Arbeitsauftrag 1 —
Colin Rae vergleicht das Übersetzen im folgenden Text zum Übersetzertag mit dem Umgang mit einem Bild. Zählen Sie die Schritte, die er dabei beschreibt, in ihrer Reihenfolge auf.
Arbeitsauftrag 2 —
Beantworten Sie mithilfe des folgenden Textes zum Übersetzertag diese Fragen:
(a) An welchem Tag wird der Internationale Übersetzertag weltweit begangen?
(b) Wessen Gedenktag fällt auf dieses Datum?
(c) Was nennt Colin Rae als eigentlichen Grund dafür, dass er Übersetzer geworden ist?

Lesetext —
↓↓↓

Wir feiern den Internationalen Übersetzertag!

Posted September 30, 2021

Englisch

Zum Gedenktag des Heiligen Hieronymus, Schutzpatron der Übersetzer, wird weltweit am 30. September der Internationale Übersetzertag #ITD2021 begangen. Aus diesem Anlass haben wir uns bei Klein Wolf Peters gefragt: Was hat uns überhaupt erst zum Übersetzerberuf bewogen – und wie stellen wir uns seine Zukunft vor?

Colin Rae: Man könnte meinen, ich sei Übersetzer geworden, weil ich Sprachen liebe. Das stimmt zwar auch, aber der eigentliche Grund ist: Ich knacke gerne Rätsel. Denn beim Übersetzen ist es, als bewundere ich ein Bild erst in seiner Gänze – bevor ich es in seine Einzelteile zerlege, um es anschließend wieder so zusammenzufügen, dass Menschen mit anderer Perspektive das gleiche Bild sehen können.

↑↑↑

Bereitgestellte Zeilen —
↓↓↓

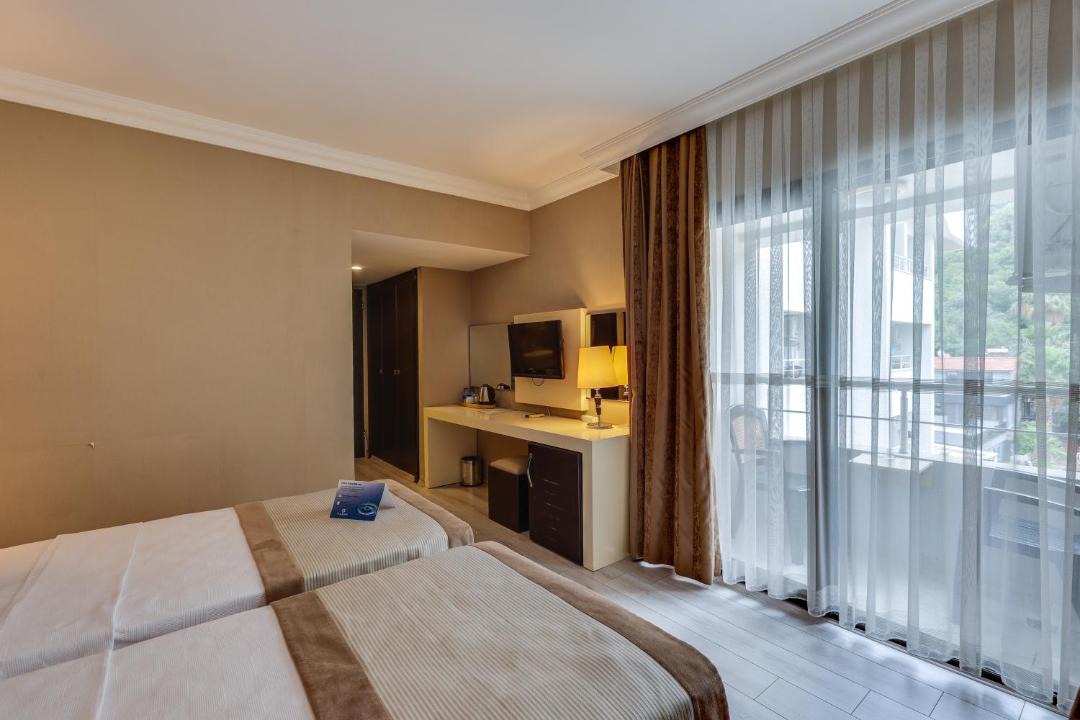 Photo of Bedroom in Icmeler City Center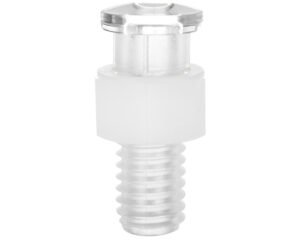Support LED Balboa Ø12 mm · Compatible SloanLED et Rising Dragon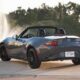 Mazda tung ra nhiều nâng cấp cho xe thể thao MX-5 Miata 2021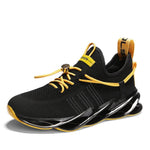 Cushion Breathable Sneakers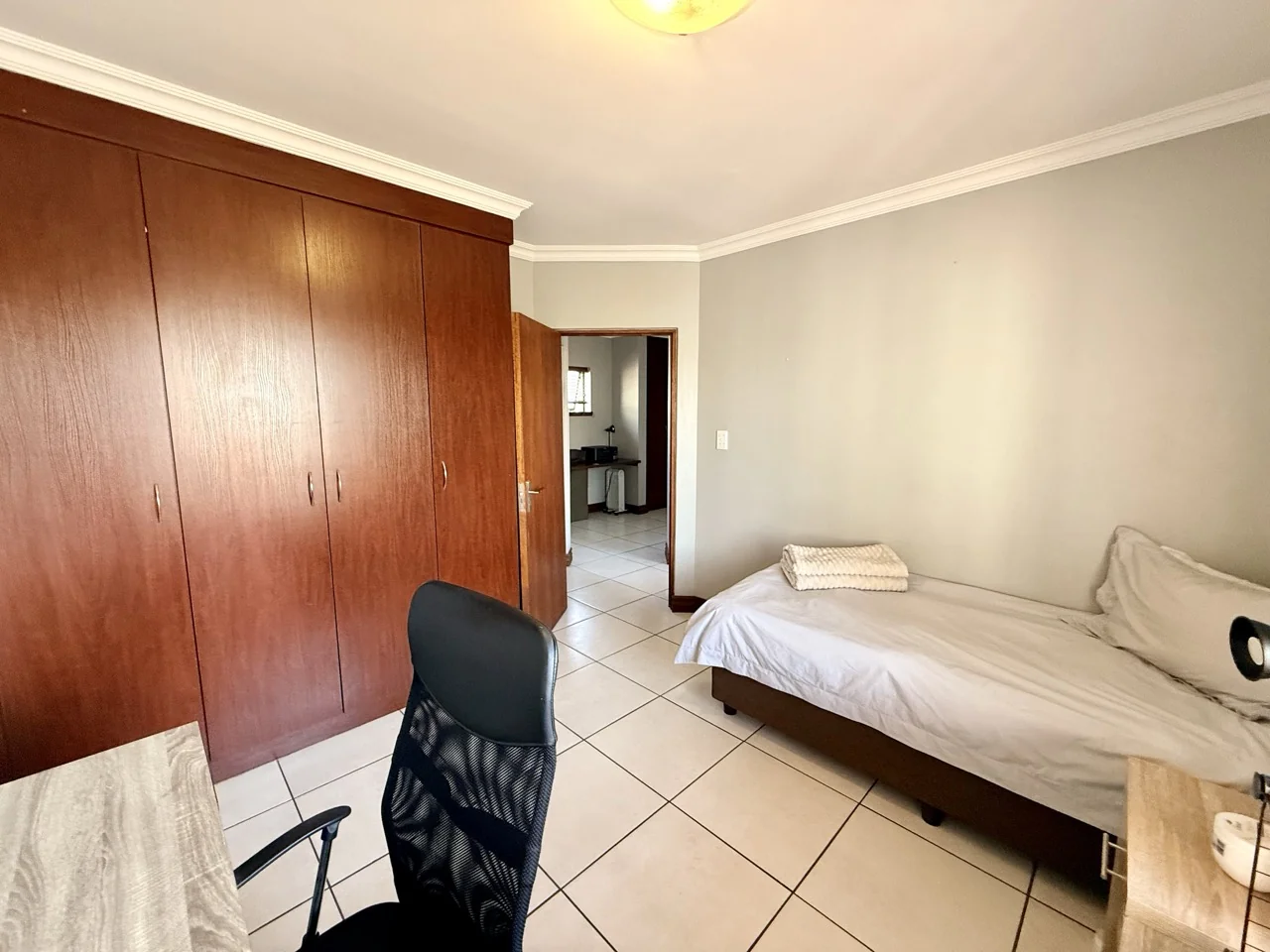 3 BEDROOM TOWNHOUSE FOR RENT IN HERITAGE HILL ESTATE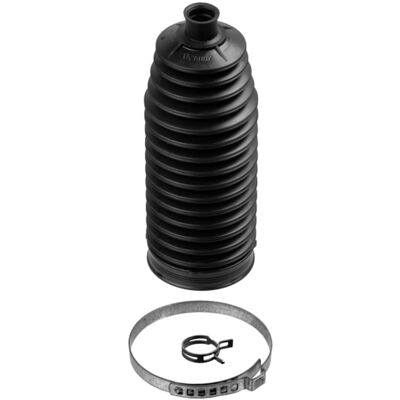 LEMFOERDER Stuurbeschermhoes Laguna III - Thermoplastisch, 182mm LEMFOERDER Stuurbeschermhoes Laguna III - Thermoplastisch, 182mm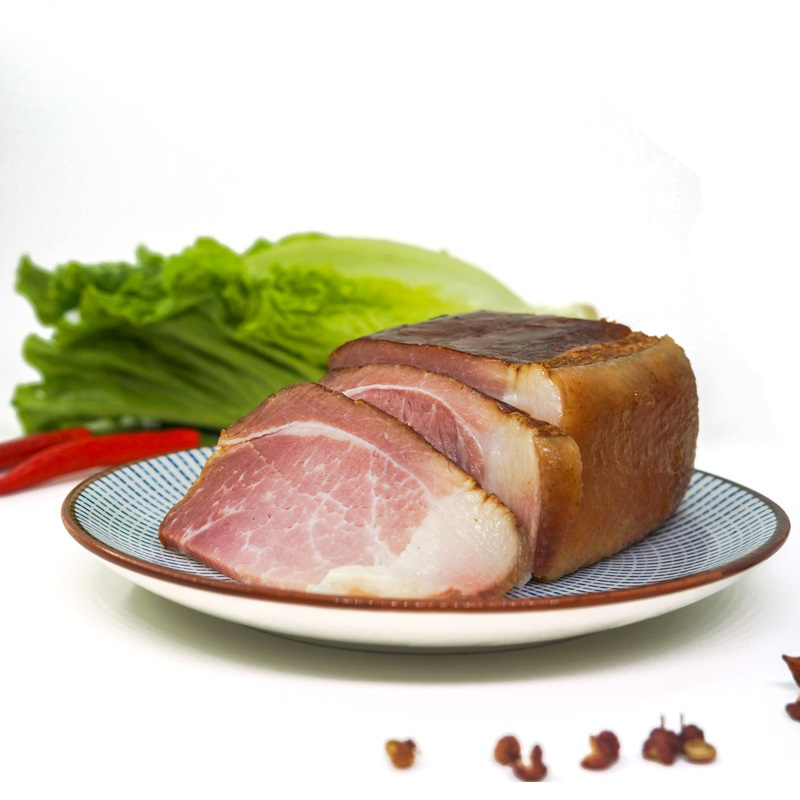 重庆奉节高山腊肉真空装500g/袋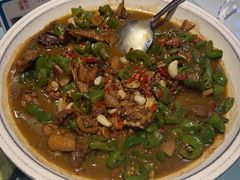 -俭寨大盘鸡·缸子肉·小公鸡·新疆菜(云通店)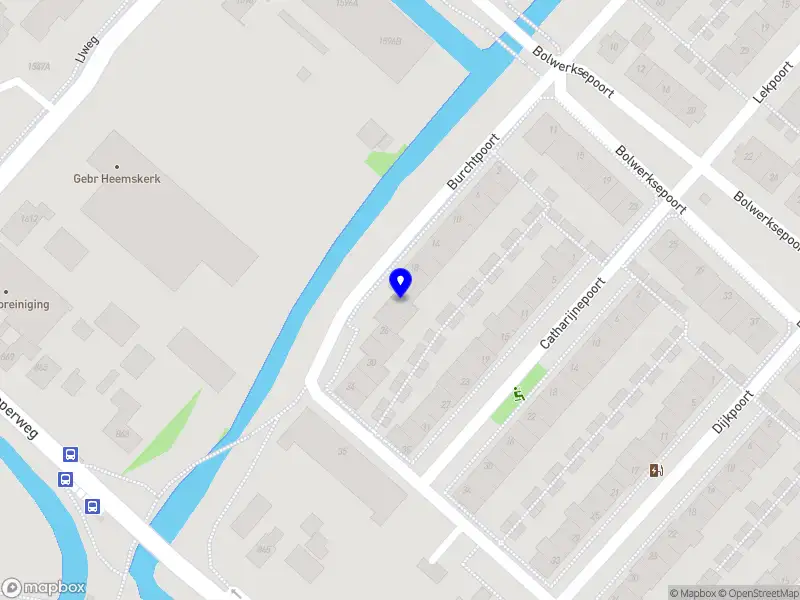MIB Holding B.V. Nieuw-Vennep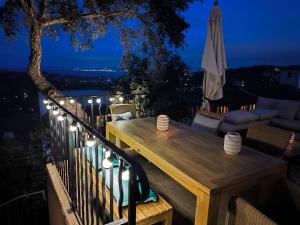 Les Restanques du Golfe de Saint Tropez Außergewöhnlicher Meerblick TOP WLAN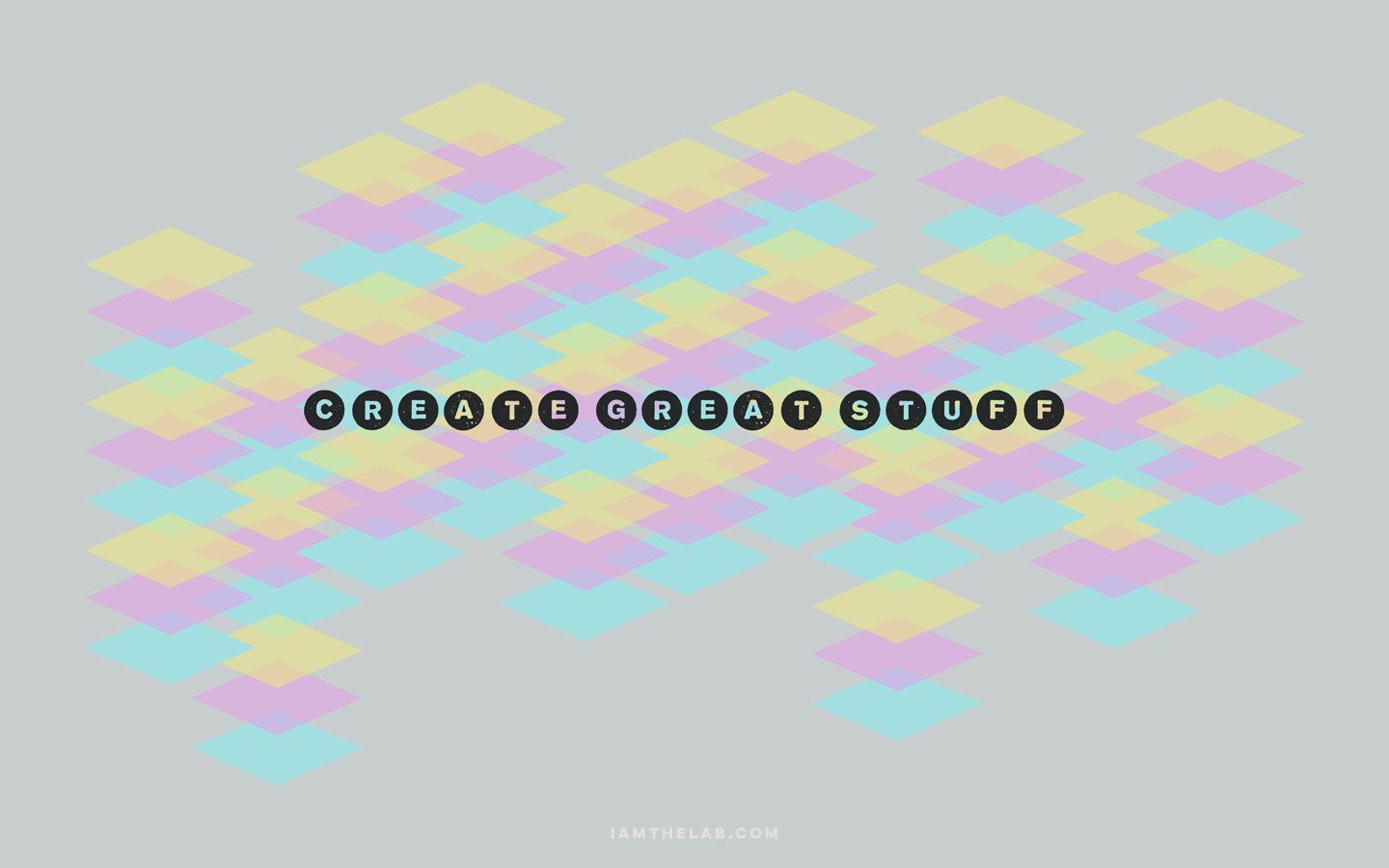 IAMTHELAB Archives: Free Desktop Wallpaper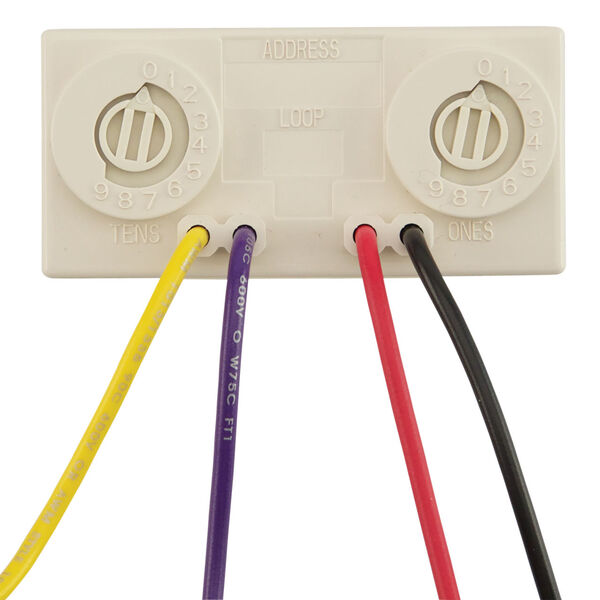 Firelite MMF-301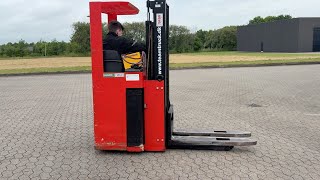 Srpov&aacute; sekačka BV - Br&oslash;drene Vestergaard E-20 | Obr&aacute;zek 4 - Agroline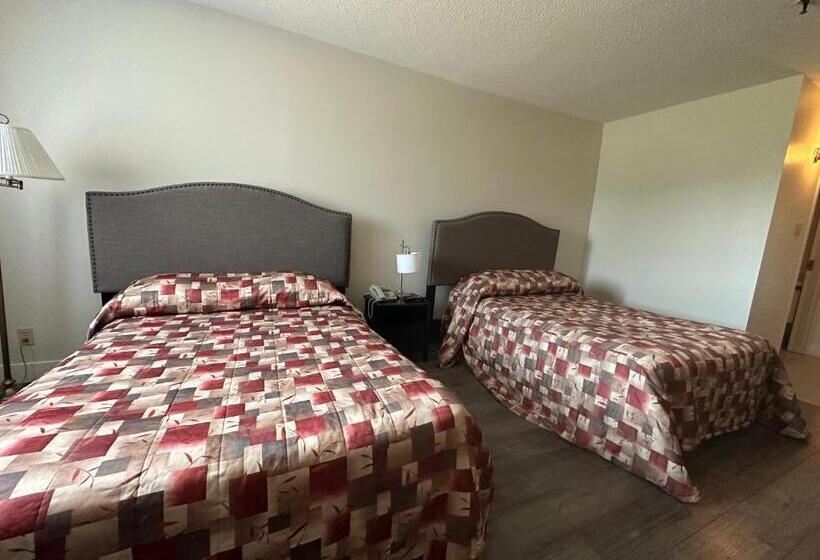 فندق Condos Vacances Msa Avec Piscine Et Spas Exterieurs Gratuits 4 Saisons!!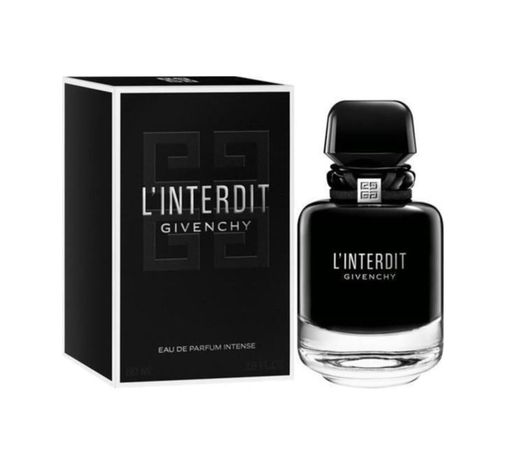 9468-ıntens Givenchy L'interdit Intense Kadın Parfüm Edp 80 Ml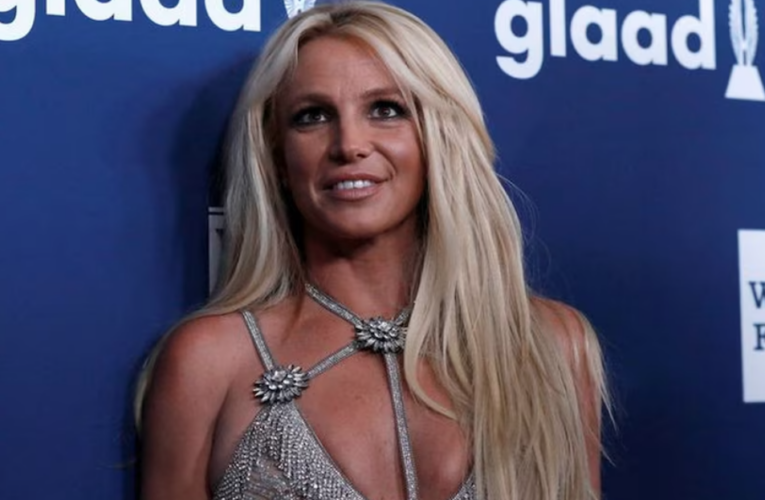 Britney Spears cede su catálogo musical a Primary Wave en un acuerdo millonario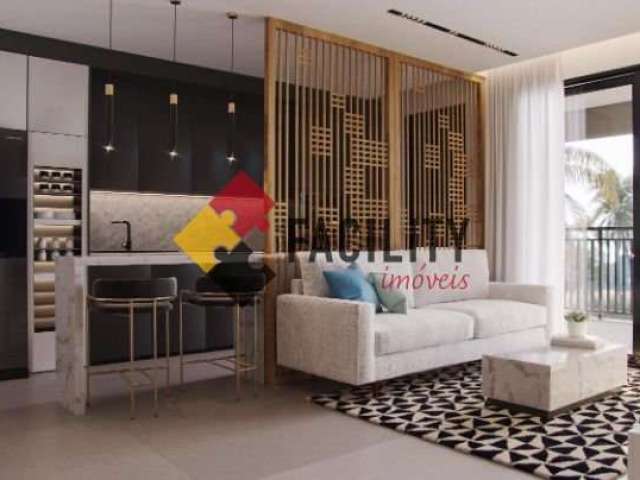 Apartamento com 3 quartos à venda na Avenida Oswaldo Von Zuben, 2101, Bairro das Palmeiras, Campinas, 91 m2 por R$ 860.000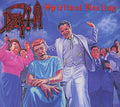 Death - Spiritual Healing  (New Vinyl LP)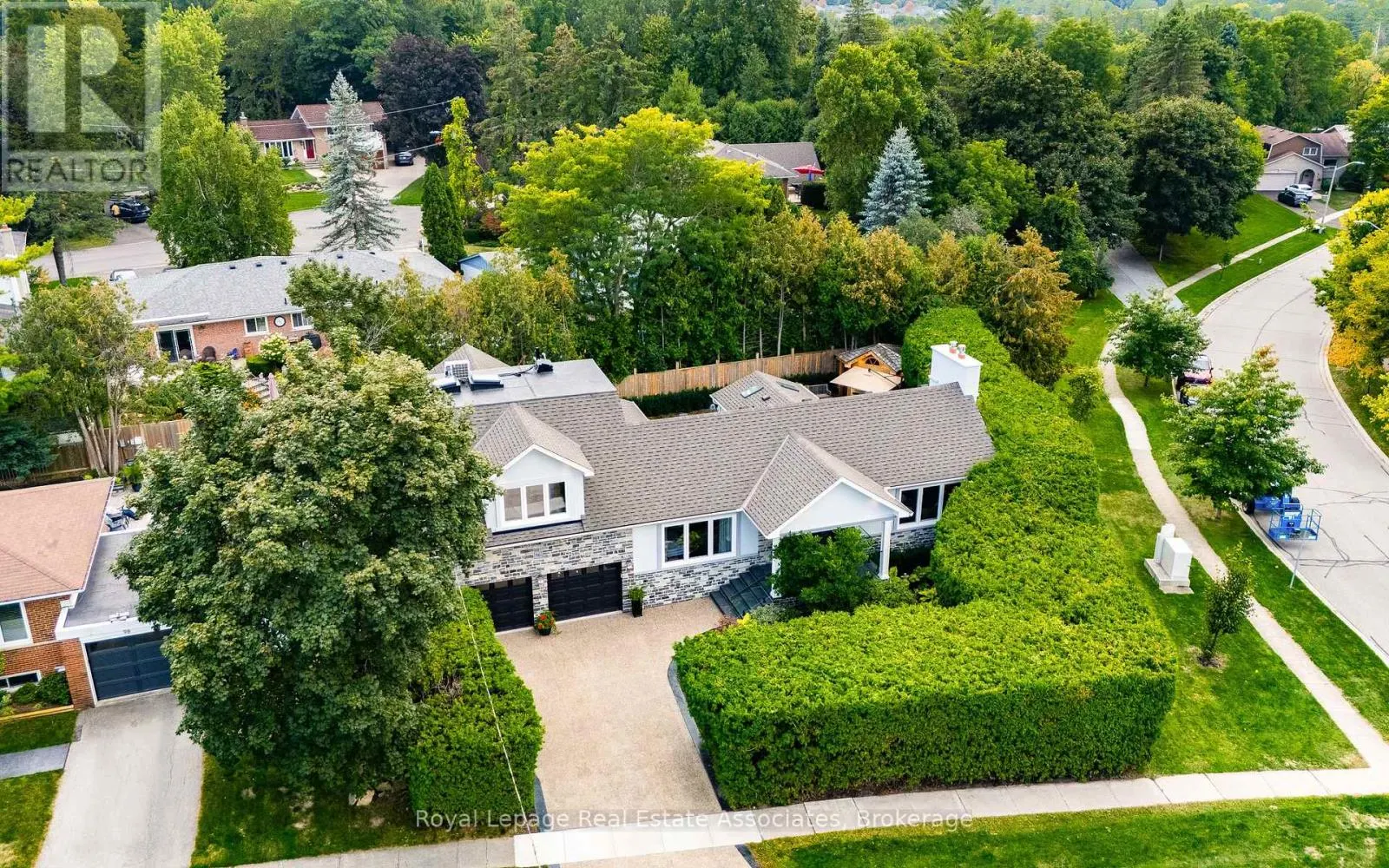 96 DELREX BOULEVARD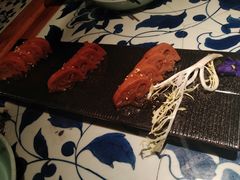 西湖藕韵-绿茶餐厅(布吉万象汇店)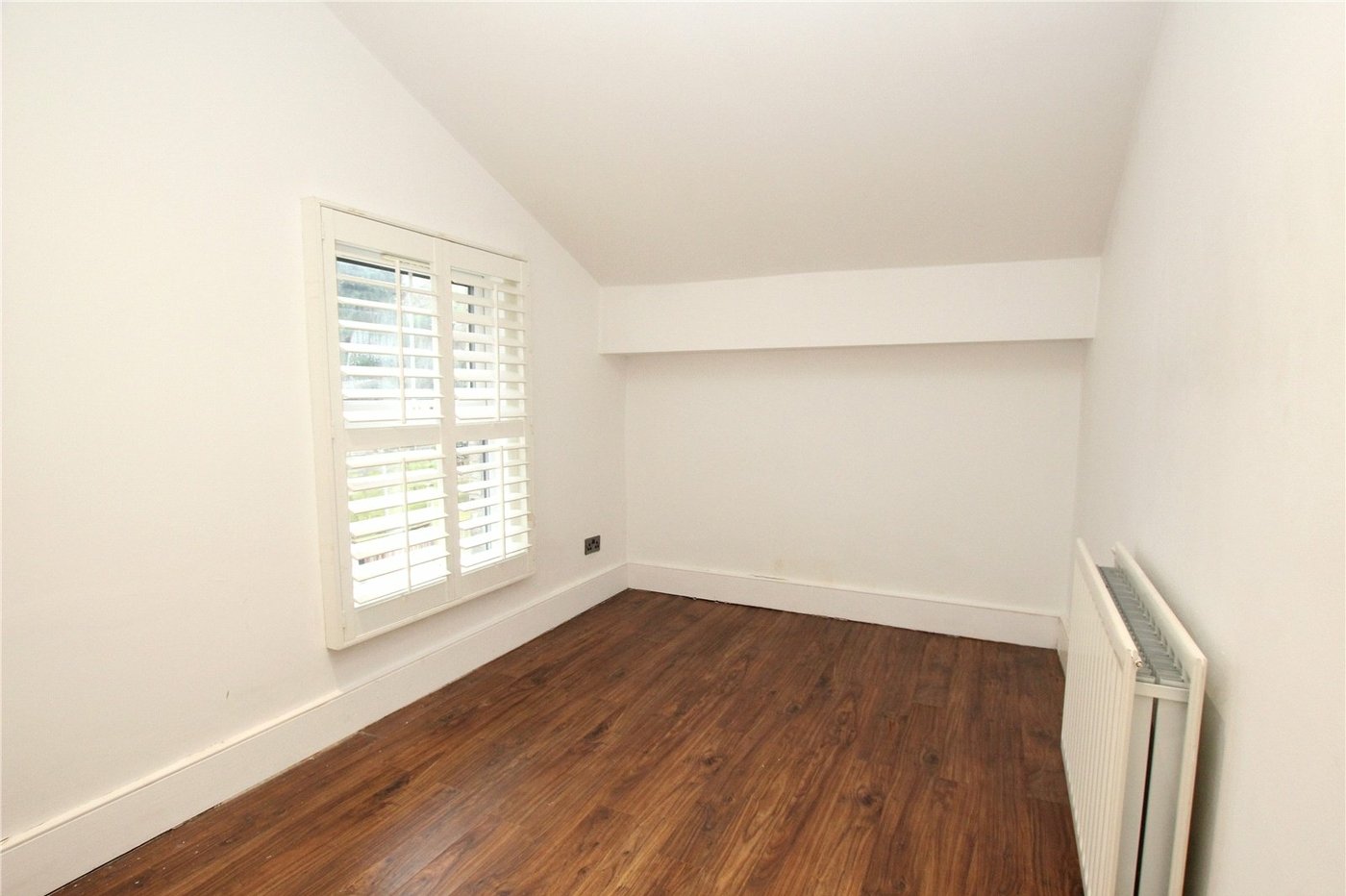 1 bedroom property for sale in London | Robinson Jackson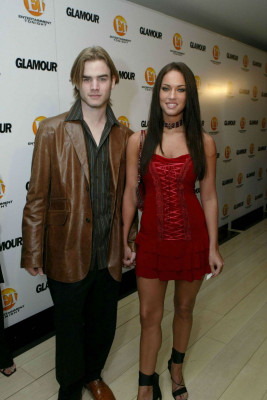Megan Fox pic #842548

↑↑↑

Antwortfeld 1 —
1. Das Bild zuerst in seiner Gänze bewundern.
2. Das Bild in seine Einzelteile zerlegen.
3. Die Teile anschließend wieder so zusammenfügen, dass Menschen mit anderer Perspektive das gleiche Bild sehen können.

Antwortfeld 2 —
(a) Am 30. September.
(b) Der Gedenktag des Heiligen Hieronymus, des Schutzpatrons der Übersetzer.
(c) Er knackt gerne Rätsel.